Reputation: 3173
We have an OLAP table with 180 billion rows and 100+ columns, and the volume is close to 8TB in Hive. Most of the columns are dimensions and also we have few metrics columns also. We would like to build a real-time system support ad-hoc queries to run the dashboard applications, where the queries should be executed in sub 10 seconds latency.
We are now looking for the options to build such a real-time adhoc querying system, and we are checking about the possible options and actually struggling to choose a correct system. We are seeing about
Presto , can used to query hdfs directly, But we are not sure if it will support low latency queries over such huge volumes.
Cassandra, to build preaggregated views according to the queries.
Druid, to build preaggregated views and looks interesting, but seems doesn't have any enterprise support.
Here we are actually struggling to make a choice from these components and also we are not sure if we missed any other relevant tools that may suite for this requirement.
We are looking for the tool/database that can closely interact with HDFS, we can also consider any other tool if it read performance is good for large volumes.
I kindly request your help in guiding me about the component selection and also please advice me if I have to see about any other tools.
Upvotes: 1
Views: 525
Reputation: 359
Hi as you can see here https://cwiki.apache.org/confluence/display/Hive/Druid+Integration druid is getting integrated closely with Hive and that will enable to fully support your use cases, where some of the data can be queried from a fast data store like druid and heavy weight queries with complex join can go to Hive.

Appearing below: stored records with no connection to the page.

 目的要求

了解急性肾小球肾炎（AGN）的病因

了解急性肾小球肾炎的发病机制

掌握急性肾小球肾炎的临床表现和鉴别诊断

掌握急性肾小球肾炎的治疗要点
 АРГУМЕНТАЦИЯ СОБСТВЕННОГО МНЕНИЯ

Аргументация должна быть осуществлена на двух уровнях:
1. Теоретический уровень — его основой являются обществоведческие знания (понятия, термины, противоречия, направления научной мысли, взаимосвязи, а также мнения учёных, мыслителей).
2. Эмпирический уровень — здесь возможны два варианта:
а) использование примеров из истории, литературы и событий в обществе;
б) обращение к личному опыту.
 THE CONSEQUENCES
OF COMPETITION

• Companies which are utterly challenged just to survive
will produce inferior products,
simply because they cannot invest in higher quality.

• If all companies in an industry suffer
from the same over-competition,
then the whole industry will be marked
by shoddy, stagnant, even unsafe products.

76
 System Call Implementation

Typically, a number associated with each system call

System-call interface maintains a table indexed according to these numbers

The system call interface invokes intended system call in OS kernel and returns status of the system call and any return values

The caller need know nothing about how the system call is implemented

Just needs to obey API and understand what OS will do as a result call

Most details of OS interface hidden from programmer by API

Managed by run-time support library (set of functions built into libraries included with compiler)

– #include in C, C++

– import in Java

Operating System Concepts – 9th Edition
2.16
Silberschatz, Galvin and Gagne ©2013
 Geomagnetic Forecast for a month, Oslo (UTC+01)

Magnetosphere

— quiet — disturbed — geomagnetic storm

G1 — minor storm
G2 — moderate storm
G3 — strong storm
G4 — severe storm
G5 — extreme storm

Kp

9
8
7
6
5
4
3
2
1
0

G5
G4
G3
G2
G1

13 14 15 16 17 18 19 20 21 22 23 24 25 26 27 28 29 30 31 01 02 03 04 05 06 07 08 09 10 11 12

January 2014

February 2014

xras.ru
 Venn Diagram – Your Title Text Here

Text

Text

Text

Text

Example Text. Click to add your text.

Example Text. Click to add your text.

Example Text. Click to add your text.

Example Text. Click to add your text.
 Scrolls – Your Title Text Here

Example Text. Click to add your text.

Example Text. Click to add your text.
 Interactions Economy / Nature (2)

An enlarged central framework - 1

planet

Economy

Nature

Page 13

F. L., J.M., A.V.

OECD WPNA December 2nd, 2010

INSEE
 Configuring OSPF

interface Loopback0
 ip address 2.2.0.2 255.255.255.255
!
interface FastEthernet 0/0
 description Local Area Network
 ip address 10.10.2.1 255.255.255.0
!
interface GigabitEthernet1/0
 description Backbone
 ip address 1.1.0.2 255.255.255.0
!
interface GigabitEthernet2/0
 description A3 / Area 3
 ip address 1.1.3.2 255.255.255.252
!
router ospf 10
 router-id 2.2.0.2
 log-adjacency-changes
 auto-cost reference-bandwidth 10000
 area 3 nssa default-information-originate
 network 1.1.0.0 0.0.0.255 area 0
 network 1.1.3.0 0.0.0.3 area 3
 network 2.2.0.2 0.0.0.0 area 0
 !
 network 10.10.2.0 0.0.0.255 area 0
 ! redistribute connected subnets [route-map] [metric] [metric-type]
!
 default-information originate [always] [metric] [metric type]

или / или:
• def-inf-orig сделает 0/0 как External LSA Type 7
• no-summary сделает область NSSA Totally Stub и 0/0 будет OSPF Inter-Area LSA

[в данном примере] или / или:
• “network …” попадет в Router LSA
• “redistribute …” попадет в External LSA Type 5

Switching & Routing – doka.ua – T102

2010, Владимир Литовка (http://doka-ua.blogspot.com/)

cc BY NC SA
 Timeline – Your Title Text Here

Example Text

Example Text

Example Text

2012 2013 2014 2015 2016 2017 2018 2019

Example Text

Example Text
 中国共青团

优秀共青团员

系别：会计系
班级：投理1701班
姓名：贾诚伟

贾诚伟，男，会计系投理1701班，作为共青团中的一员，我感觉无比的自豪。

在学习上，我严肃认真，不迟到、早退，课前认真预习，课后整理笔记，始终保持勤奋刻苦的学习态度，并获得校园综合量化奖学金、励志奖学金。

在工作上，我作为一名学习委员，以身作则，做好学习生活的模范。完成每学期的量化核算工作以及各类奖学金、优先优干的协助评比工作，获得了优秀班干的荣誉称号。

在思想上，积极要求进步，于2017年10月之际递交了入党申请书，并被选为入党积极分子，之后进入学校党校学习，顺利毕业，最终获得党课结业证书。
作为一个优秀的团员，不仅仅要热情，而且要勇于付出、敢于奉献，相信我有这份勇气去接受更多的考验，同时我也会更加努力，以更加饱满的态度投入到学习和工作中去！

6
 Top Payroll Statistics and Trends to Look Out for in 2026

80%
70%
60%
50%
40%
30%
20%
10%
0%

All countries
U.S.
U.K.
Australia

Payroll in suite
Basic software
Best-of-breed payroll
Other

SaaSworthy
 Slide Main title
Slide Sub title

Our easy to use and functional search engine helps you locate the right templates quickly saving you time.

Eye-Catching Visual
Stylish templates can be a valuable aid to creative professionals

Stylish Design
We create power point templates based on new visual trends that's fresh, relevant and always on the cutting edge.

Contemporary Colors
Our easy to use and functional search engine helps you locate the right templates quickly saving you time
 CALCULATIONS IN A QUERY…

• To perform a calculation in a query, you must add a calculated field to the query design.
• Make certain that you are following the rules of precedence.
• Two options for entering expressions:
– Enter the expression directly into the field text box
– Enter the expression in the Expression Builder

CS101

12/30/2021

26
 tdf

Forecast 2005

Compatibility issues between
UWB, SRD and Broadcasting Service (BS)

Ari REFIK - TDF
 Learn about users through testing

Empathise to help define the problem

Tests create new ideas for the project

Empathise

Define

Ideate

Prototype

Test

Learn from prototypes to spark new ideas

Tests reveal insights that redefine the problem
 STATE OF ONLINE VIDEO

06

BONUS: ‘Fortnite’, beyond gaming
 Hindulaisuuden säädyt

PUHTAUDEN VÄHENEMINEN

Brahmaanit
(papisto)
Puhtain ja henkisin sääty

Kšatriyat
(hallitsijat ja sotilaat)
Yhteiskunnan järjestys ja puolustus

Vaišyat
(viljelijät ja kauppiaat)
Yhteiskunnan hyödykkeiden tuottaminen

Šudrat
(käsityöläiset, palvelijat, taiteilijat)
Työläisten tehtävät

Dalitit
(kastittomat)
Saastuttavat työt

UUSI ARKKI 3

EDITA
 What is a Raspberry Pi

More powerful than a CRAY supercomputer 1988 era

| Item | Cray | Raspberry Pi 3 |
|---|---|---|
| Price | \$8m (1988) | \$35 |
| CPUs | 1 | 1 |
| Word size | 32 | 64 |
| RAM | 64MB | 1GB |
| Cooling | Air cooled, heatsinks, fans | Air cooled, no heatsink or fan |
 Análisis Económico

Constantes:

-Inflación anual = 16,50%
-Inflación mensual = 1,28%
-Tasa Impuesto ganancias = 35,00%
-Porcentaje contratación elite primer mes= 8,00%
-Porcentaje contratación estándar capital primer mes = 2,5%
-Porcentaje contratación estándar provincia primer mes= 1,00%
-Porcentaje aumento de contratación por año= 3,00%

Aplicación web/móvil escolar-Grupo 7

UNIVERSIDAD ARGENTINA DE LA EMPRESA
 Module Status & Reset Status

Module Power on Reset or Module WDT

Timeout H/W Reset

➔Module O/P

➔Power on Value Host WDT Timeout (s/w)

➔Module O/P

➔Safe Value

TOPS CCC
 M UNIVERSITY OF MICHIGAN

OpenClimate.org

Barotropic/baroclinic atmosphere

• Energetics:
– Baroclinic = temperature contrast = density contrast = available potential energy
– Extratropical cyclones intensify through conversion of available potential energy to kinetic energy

Also note that from the listed solutions above, only druid has a robust (sub second latency) realtime ingestion firehose integrating kafka, storm, flink rabitMQ and the list goes on and on... From the support point of view note that druid has a very vibrant open source community plus it is used by hundred of companies including big ones like Yahoo NetFlix .... in addition there is at least 2 companies that will be providing enterprise supports, namely Hortonworks and Imply.
Upvotes: 1